Était-ce pour ces raisons que les Polynésiens de l’époque se faisaient tatouer ? Était-ce pour déclencher – enclencher consciemment des processus émotionnels, physiques et métaphysiques sur divers plans de leur conscience pendant leurs phases d’initiation ? Peu importe.

Vrai, pas vrai ou un tout petit peu vrai, cela n’a réellement pas d’importance. Ce qui est important me semble-t-il, est que dans cette ère du « tout Ubérise » dans laquelle nous vivons aujourd’hui, que le futur tatoué sache que tous les scénarios auxquels font mention les textes et exemples ci-dessus sont plausibles, et qu’il gagne à faire son choix en connaissance de cause :

Que ce soit le choix de se faire faire un tatouage qui porte une charge émotionnelle positive, s’il veut porter une influence positive,

Ou le choix de l’inverse si c’est ce qu’il souhaite.

Au final, se faire tatouer juste parce qu’on peut, c’est tomber dans les pièges d’un consumérisme omniprésent, y compris dans ce qu’on appelle aujourd’hui et de façon très désinvolte « l’industrie du tattoo ».

CONCLUSION

Si le type et la couleur des vêtements et accessoires que nous portons momentanément peuvent modifier notre état d’esprit, penser qu’un tatouage indélébile n’ait d’attributs et d’impacts autres qu’esthétiques est une illusion.

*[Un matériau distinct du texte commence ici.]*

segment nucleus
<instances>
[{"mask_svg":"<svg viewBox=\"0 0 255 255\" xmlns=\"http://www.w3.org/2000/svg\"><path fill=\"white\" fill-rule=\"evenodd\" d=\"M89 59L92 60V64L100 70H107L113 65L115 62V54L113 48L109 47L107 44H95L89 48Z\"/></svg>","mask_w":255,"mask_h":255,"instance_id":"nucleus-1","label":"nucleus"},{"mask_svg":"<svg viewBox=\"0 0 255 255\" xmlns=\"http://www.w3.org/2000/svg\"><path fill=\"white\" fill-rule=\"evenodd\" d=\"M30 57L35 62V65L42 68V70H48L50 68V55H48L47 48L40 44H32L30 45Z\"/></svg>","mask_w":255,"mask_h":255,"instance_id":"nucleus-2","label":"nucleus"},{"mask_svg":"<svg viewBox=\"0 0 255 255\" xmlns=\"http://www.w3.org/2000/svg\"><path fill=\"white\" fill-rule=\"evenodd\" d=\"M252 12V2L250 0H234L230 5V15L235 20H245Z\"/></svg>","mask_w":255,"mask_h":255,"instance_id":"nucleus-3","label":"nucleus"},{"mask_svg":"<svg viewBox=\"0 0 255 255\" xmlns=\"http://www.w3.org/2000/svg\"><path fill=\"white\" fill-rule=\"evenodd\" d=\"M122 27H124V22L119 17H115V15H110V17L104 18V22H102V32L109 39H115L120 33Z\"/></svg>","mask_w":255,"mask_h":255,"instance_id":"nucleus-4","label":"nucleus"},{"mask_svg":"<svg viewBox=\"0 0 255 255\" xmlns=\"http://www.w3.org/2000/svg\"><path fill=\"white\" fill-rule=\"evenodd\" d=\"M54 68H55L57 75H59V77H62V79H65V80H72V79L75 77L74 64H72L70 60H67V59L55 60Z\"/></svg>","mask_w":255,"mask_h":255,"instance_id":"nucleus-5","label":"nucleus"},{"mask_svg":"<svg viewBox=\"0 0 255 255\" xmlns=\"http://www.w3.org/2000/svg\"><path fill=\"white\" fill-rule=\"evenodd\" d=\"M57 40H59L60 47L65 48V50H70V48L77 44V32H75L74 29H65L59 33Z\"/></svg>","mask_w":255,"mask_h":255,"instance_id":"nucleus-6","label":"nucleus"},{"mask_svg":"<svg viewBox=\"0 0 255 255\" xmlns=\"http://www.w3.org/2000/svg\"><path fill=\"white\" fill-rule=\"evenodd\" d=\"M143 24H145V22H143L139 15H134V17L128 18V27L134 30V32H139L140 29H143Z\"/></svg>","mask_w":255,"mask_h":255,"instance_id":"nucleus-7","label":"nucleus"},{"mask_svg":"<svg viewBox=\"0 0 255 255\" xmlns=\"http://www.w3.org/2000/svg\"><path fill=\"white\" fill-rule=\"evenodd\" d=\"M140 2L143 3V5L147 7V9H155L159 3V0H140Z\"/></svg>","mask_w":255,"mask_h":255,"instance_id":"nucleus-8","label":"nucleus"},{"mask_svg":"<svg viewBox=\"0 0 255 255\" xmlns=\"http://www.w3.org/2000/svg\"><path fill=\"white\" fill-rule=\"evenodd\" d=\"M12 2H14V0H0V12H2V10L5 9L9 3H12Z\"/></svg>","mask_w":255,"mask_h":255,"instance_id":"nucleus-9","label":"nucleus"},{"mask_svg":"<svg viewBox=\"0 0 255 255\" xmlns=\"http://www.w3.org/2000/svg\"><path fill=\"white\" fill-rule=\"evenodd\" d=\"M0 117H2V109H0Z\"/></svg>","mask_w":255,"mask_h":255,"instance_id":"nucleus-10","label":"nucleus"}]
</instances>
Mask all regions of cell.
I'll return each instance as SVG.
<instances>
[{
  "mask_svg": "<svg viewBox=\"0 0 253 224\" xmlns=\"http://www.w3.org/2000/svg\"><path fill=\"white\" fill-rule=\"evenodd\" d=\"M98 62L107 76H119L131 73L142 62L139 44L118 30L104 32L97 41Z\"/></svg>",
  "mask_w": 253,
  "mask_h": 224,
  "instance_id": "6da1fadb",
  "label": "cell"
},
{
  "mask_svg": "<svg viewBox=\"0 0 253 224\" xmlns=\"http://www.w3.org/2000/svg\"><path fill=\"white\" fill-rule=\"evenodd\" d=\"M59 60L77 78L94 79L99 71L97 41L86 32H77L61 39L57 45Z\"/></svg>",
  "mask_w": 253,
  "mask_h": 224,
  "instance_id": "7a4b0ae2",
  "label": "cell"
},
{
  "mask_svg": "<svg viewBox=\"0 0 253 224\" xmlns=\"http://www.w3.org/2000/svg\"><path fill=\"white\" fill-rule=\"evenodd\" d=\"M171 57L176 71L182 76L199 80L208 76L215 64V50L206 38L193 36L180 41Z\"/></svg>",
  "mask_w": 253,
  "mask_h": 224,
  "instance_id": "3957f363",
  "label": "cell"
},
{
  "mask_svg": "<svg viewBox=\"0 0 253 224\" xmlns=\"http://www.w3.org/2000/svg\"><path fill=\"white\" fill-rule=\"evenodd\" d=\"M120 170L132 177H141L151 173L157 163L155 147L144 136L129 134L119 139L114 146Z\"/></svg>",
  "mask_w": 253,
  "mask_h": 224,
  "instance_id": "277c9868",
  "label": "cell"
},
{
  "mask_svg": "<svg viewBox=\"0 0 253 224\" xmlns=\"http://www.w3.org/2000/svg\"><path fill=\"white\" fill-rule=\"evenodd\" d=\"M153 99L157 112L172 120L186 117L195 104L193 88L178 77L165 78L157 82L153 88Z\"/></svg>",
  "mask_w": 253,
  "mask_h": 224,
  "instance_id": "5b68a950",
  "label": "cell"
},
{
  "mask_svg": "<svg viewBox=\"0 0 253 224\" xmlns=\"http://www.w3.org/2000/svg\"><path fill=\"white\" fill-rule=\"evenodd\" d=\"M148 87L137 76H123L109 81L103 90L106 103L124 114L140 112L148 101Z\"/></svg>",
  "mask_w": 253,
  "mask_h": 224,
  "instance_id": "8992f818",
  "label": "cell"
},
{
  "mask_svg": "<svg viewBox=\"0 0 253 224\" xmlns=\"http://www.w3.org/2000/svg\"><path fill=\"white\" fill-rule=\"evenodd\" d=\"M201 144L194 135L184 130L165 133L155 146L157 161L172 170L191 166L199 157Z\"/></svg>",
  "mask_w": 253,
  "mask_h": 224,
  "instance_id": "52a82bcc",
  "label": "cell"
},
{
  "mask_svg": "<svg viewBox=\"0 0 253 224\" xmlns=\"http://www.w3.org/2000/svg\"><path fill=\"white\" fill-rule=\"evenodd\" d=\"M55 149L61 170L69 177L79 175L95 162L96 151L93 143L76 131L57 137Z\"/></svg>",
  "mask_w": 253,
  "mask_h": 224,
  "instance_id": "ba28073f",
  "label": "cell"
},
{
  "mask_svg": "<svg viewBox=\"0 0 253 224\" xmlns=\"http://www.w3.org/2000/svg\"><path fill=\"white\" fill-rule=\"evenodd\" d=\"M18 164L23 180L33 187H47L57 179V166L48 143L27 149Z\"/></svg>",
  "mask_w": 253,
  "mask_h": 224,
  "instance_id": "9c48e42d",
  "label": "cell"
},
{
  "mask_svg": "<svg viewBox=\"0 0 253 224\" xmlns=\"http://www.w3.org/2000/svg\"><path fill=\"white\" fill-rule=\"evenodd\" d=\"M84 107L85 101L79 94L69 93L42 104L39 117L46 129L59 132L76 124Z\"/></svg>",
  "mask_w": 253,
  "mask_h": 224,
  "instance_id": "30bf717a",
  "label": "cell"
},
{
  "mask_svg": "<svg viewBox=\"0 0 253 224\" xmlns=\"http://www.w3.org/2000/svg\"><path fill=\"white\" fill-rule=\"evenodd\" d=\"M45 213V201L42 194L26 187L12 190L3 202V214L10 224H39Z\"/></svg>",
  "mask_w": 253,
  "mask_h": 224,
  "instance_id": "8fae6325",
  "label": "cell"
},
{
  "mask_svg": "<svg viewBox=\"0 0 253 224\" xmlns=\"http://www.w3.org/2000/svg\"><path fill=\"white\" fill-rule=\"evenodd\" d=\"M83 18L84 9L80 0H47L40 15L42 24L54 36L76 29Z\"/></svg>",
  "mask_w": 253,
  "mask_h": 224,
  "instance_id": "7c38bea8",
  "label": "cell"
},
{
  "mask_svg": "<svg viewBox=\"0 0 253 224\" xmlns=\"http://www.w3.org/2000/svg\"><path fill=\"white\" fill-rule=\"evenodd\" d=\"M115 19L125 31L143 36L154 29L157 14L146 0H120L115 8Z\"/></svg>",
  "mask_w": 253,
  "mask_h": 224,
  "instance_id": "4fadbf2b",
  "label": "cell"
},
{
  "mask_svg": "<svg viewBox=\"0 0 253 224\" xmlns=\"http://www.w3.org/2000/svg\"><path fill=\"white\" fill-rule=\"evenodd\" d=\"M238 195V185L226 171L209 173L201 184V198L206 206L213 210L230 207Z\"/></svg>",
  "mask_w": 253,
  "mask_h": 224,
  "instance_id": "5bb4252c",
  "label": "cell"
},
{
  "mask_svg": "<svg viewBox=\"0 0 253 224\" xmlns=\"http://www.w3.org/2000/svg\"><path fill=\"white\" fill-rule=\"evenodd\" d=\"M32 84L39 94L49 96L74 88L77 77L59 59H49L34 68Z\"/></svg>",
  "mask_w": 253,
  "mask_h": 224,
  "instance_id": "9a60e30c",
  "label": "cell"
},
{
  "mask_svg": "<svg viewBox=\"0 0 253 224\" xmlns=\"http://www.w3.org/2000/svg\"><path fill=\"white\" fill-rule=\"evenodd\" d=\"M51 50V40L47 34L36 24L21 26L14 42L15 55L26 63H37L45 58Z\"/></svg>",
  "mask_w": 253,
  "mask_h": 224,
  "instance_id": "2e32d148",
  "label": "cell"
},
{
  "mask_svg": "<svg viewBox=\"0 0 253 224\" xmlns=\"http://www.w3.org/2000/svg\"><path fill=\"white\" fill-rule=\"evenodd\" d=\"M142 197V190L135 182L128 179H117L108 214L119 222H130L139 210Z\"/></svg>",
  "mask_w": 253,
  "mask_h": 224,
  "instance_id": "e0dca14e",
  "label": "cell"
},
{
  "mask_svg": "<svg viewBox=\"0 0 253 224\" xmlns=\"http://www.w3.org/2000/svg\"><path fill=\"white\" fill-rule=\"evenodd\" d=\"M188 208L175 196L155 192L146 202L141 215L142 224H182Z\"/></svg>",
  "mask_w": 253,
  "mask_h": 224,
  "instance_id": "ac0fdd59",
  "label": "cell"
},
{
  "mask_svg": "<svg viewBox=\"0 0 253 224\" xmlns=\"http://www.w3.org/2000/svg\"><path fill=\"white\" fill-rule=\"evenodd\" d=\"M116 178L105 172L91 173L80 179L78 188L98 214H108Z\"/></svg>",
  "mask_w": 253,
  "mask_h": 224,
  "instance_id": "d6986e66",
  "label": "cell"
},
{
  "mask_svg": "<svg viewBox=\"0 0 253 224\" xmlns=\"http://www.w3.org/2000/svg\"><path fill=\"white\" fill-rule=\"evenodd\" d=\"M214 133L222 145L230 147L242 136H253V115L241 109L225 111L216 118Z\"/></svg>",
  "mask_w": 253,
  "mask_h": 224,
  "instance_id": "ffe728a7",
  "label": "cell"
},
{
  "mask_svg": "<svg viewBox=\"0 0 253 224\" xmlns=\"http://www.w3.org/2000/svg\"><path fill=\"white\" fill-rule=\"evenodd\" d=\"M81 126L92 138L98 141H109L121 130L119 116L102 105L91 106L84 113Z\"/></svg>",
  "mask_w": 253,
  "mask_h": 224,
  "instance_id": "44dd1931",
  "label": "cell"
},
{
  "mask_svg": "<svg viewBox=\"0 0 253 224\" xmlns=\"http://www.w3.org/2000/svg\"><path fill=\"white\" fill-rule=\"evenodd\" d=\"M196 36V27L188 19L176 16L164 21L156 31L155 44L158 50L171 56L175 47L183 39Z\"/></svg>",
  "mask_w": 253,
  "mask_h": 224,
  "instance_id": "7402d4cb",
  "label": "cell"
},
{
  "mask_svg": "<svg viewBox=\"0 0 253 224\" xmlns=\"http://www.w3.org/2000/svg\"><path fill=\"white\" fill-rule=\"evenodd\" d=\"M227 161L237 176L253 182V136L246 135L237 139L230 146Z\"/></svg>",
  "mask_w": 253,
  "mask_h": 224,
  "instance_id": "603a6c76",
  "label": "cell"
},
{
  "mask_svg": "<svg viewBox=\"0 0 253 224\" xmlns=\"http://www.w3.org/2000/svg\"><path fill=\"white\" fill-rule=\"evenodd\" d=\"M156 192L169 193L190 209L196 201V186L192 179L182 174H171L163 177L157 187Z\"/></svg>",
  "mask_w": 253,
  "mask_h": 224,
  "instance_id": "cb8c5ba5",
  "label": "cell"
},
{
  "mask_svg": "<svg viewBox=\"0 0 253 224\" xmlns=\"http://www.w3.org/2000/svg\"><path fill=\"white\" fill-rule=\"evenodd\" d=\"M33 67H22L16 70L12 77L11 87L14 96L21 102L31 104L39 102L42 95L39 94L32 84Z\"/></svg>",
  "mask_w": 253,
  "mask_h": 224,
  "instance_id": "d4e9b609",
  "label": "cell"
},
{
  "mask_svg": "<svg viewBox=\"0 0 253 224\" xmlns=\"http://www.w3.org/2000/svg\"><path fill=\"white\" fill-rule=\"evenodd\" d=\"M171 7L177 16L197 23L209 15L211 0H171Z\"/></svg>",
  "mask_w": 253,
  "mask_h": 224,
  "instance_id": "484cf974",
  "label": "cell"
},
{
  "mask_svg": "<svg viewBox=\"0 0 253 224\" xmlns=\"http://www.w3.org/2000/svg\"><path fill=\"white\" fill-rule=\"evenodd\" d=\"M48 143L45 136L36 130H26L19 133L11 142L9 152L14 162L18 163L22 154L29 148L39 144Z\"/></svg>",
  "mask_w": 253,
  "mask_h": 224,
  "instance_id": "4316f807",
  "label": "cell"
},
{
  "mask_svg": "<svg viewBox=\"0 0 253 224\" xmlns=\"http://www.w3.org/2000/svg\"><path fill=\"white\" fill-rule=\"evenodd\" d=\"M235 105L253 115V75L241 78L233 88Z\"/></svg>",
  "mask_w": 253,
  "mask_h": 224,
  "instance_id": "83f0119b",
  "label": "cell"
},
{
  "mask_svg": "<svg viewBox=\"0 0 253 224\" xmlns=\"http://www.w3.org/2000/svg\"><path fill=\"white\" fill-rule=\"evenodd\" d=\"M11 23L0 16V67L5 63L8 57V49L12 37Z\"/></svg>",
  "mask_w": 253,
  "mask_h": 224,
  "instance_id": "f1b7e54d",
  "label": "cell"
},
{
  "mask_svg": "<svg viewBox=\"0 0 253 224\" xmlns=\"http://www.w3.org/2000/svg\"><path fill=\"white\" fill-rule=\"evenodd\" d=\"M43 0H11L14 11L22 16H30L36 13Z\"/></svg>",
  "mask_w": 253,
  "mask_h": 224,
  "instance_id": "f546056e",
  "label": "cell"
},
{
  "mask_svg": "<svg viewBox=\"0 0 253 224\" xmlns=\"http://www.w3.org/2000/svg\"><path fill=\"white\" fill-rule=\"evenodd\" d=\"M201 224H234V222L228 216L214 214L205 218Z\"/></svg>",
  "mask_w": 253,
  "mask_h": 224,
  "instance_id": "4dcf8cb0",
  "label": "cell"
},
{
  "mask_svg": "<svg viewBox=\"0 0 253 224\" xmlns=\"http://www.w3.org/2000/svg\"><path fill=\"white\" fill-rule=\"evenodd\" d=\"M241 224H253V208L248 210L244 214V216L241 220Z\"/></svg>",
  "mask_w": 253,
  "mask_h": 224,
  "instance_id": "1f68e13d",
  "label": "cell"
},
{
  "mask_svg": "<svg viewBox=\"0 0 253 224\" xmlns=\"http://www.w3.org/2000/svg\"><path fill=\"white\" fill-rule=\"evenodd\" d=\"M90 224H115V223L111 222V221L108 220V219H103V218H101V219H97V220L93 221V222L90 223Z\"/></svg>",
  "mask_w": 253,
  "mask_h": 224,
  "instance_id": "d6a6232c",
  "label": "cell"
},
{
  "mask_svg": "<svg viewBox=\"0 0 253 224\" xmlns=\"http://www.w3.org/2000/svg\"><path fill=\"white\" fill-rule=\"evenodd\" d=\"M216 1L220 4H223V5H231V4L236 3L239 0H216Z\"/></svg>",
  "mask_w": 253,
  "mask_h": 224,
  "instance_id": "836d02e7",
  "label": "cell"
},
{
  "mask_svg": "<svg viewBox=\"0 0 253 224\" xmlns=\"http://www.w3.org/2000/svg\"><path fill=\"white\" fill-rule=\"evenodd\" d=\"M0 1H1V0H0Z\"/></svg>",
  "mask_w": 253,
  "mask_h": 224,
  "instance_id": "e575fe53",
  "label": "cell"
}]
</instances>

Au final, se faire tatouer juste parce qu’on peut, c’est tomber dans les pièges d’un consumérisme omniprésent, y compris dans ce qu’on appelle aujourd’hui et de façon très désinvolte « l’industrie du  tattoo ».

On ne porte pas qu’un tatouage, on porte aussi tout ce qu’il symbolise et porte en lui. Prendre le temps de bien mûrir le choix de ce que nous allons nous faire tatouer est donc, me semble-t-il, primordial. Car vous l’aurez compris, il n’y a pas que l’encre qui reste.